= Supplied passage =

Saturday, June 10, 2017

Spring Boot : Hands On Introduction


 Developing Web Application using SpringMVC and JPA (Non Spring Boot Way )
  1. Configure Maven Dependencies in pom.xml
  2. Configure Service/DAO layer beans using Java Config
    • Can configure DataSource, DataSourceInitializer, JPA Repo, Property Source etc
  3. Configure Spring MVC web layer beans
    •  Configure Thyleaf , ViewResolver, ResouceHandler, MessageSource etc
  4. Register AppConfig.class and WebMvcConfig.class  and with AbstractAnnotationConfigDispatcherServletInitializer
  5. Create a JPA Entity and Spring Data JPA Repository
  6. Create a SpringMVC Controller
  7. Create a thymeleaf view /WEB-INF/views/index.html to render list of BaseEntities

Developing Web Application using SpringBoot
  1. Create a Maven based SpringBoot Project
  2. Configure datasource/JPA properties in application.properties
  3. Straight away jump to creating Entity , EntityRepo & Controller
  4. Create Thyleaf view
  5. Create Spring Boot entry point.
 What Are The Advantages ?
Spring Boot lets the developer focus on the application’s development first, and removes the need to be overly concerned with every other aspect of its lifecycle, including deployment and management 
It is easy to create stand-alone, production-grade Spring based Applications that you can ‘just run’”. It supports “convention over configuration”.
  1. Easy Dependency Management
    • Pulls in dependency like springboot-starter-web dependency by default it will pull all the commonly used libraries while developing Spring MVC applications such as spring-webmvc, jackson-json, validation-api and tomcat.

= Data listing =
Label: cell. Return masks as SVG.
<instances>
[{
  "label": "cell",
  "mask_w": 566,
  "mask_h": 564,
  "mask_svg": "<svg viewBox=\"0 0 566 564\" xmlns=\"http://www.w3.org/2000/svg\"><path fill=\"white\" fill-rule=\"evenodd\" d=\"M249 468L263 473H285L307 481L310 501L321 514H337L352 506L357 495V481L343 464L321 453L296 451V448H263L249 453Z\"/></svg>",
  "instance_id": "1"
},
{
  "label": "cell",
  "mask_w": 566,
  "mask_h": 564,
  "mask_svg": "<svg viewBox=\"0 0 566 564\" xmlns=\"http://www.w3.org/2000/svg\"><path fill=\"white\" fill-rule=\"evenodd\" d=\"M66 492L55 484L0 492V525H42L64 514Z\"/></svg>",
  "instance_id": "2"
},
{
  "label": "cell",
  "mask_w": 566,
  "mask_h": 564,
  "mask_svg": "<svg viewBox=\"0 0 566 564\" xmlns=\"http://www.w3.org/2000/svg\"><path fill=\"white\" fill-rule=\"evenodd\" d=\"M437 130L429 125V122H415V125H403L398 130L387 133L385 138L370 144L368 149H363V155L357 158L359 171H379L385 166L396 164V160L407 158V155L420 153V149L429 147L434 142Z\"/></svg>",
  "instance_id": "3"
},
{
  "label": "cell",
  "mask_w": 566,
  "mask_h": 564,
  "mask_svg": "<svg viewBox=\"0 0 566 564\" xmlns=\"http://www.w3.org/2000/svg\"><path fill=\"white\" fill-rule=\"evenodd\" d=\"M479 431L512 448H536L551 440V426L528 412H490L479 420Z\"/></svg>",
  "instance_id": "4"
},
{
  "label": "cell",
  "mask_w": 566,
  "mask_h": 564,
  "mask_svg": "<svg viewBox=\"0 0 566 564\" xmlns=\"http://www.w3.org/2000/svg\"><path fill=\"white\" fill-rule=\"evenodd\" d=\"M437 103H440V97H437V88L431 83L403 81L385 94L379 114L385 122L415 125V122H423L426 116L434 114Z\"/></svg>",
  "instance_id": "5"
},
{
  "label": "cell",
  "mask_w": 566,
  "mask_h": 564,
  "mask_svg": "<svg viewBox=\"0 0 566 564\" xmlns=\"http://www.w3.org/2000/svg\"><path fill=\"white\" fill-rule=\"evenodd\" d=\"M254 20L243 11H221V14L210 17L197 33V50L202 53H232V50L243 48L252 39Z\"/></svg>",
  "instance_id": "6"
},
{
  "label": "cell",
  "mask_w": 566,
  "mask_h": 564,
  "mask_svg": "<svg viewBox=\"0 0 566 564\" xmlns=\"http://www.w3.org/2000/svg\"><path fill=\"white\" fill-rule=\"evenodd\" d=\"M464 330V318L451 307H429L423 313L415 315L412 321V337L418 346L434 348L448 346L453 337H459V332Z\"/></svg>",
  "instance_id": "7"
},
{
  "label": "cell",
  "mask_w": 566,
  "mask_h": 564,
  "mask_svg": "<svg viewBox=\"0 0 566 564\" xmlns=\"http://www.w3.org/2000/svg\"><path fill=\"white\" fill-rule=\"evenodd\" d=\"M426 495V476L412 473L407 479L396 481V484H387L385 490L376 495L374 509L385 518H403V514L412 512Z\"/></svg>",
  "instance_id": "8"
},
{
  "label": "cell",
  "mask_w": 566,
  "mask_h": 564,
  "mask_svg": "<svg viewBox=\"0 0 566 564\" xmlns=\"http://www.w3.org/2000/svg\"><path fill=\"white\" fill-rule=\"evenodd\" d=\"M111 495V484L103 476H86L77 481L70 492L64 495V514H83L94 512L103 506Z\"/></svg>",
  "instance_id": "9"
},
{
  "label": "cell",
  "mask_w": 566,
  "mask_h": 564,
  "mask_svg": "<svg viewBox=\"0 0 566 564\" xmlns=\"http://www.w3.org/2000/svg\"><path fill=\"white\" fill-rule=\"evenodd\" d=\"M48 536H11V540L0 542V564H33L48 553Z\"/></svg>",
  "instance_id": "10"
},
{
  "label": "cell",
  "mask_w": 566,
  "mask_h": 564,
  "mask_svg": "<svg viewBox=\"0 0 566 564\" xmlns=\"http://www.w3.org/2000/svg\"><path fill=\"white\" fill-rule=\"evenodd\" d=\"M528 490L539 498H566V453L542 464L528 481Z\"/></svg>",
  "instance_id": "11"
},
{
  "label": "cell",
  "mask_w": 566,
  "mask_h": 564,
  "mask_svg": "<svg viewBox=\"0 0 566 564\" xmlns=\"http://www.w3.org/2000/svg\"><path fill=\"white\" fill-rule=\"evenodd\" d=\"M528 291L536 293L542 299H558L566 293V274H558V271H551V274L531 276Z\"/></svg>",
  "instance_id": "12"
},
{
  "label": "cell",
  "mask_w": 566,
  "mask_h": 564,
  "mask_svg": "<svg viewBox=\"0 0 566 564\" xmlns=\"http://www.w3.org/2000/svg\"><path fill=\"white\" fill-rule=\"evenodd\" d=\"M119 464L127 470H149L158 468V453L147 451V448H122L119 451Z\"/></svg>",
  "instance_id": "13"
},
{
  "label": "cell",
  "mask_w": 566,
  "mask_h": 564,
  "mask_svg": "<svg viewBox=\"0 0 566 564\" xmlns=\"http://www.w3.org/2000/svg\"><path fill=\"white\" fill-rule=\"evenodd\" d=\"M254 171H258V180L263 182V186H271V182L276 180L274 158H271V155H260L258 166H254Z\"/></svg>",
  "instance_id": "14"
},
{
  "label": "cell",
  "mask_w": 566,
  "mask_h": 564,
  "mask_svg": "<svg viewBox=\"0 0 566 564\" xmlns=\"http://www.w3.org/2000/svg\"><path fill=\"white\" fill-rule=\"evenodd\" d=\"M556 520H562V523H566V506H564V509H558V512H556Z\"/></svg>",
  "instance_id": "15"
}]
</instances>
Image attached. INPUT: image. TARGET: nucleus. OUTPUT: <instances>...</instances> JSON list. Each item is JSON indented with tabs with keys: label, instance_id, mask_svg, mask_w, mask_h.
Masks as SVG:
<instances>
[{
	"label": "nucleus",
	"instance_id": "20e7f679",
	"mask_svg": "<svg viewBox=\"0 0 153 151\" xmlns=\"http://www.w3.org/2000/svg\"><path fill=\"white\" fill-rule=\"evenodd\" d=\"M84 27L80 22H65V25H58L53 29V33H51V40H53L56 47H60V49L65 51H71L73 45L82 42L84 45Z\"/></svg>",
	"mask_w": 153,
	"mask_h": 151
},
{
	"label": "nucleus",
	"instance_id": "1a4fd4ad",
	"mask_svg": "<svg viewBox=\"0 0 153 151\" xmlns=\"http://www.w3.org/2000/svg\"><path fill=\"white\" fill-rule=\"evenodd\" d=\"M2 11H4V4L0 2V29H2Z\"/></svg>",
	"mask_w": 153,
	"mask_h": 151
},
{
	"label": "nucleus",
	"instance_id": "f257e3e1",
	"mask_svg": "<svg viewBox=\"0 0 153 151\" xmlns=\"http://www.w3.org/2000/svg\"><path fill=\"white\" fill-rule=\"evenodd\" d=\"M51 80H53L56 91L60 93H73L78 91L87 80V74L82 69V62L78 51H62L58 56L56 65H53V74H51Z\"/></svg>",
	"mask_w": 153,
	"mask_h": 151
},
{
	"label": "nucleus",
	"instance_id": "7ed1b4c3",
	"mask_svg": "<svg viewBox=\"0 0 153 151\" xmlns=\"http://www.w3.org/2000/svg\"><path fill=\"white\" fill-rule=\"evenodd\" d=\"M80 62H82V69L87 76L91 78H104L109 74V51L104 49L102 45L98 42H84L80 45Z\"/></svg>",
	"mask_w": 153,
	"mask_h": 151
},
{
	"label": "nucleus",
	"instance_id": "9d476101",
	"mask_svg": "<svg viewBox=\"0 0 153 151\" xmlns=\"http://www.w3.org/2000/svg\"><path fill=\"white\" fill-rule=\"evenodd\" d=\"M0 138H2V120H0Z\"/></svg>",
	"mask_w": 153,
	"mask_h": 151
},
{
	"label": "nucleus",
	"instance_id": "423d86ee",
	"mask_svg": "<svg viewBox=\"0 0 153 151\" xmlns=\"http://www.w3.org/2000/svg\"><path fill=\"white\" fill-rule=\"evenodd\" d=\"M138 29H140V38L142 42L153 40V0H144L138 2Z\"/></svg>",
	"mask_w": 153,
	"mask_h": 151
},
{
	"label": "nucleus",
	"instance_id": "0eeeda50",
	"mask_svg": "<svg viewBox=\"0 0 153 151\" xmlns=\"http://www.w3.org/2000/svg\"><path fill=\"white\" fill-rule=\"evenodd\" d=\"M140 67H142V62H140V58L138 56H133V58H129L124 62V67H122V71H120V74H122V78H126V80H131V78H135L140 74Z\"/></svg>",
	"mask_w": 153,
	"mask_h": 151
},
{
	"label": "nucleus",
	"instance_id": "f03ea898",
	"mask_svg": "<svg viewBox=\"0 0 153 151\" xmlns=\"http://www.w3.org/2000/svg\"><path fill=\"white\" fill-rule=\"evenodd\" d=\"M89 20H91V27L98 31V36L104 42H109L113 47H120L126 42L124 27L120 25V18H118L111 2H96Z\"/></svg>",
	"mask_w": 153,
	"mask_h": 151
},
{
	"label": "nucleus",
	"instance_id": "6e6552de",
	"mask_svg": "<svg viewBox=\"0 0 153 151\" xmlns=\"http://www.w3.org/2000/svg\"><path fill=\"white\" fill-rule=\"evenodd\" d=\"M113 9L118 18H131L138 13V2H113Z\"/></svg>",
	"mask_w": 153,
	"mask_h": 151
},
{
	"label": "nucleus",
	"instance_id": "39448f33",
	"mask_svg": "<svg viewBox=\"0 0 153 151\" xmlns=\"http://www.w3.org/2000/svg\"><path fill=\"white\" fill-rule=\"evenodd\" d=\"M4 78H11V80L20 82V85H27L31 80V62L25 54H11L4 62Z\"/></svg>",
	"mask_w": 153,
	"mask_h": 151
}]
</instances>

= Task directions =
In the Spring Boot introduction, which file holds the datasource and JPA properties when an application is built with Spring Boot? Rely only on the Spring Boot introduction, not on the records.

= Expected answer =
application.properties